Lorsque l’artiste introduit le titre "Im still in love with you" le duo avec Sasha, le cordon de sécurité lâche. Les forces de l’ordre sortent quatre énormes dobermans. Rien n’y fait. Les 30.000 personnes commencent à osciller comme un énorme serpent. Sean Paul a presque les larmes aux yeux d’émotion et dit à s’époumoner " I love Cameroon ". Et le public camerounais alors ! Malgré la médiocrité du son qui devenait inaudible quelques mètres après la scène, les spectateurs sont restés jusqu’au bout. Pour son titre au revoir, le jamaïcain s’est changé aux couleurs camerounaises avant de s’enrouler du drapeau tricolore frappé d’une étoile. Les camerounais étaient conquis.
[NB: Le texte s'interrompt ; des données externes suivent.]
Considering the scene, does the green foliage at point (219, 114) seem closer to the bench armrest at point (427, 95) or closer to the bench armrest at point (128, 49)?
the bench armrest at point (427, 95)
A tel point que lorsque l’artiste est sorti de la scène, le public ne l’a pas réalisé. A 22h30mn tout était redevenu calme, le grondement des vagues du fleuve rappelait que le Wouri reprenait possession de son territoire. Les présents à ce concert venaient de vivre un moment mémorable. Malheureusement, maliens, sénégalais et ivoiriens ne vont pas vivre des moments aussi intenses car le reste de la tournée a été annulée.